* ACTIVITY
Starting with the line that has "Volkswagen T Roc" in the records below and stopping after the line that has "Ensemble de visage", output every line exactly and nothing else; skip pictures.

* RECORDS SUPPLIED
§ §
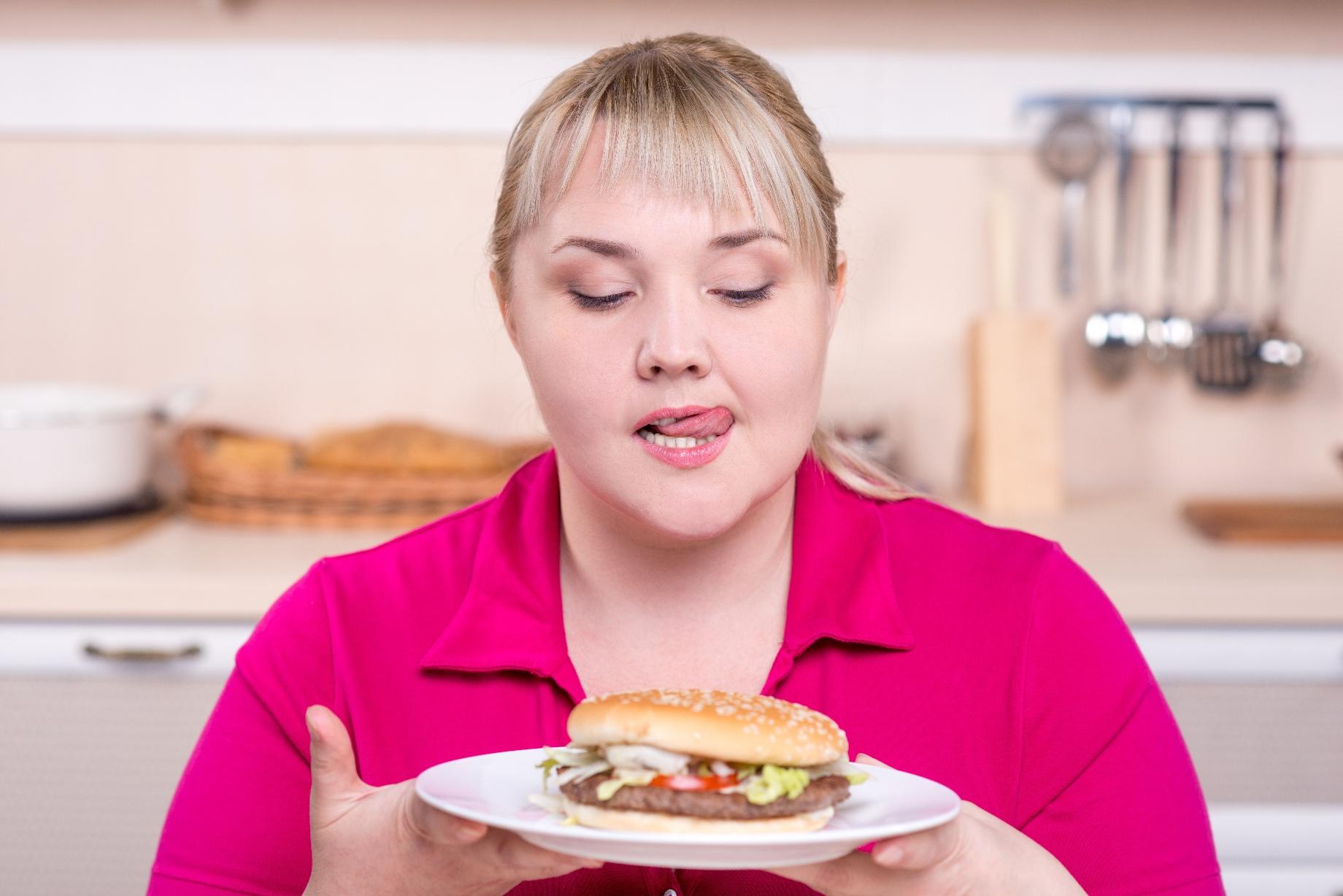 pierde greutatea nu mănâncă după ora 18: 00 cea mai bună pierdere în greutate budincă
§ §
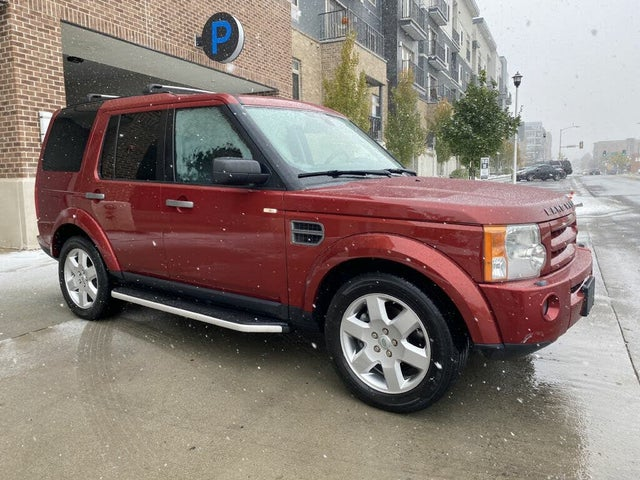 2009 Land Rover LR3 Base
§ §
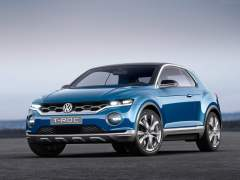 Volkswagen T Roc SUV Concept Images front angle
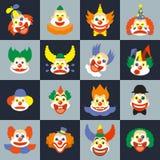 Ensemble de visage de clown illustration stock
§ §
* SOLUTION FOR THIS PROBLEM
 Volkswagen T Roc SUV Concept Images front angle
 Ensemble de visage de clown illustration stock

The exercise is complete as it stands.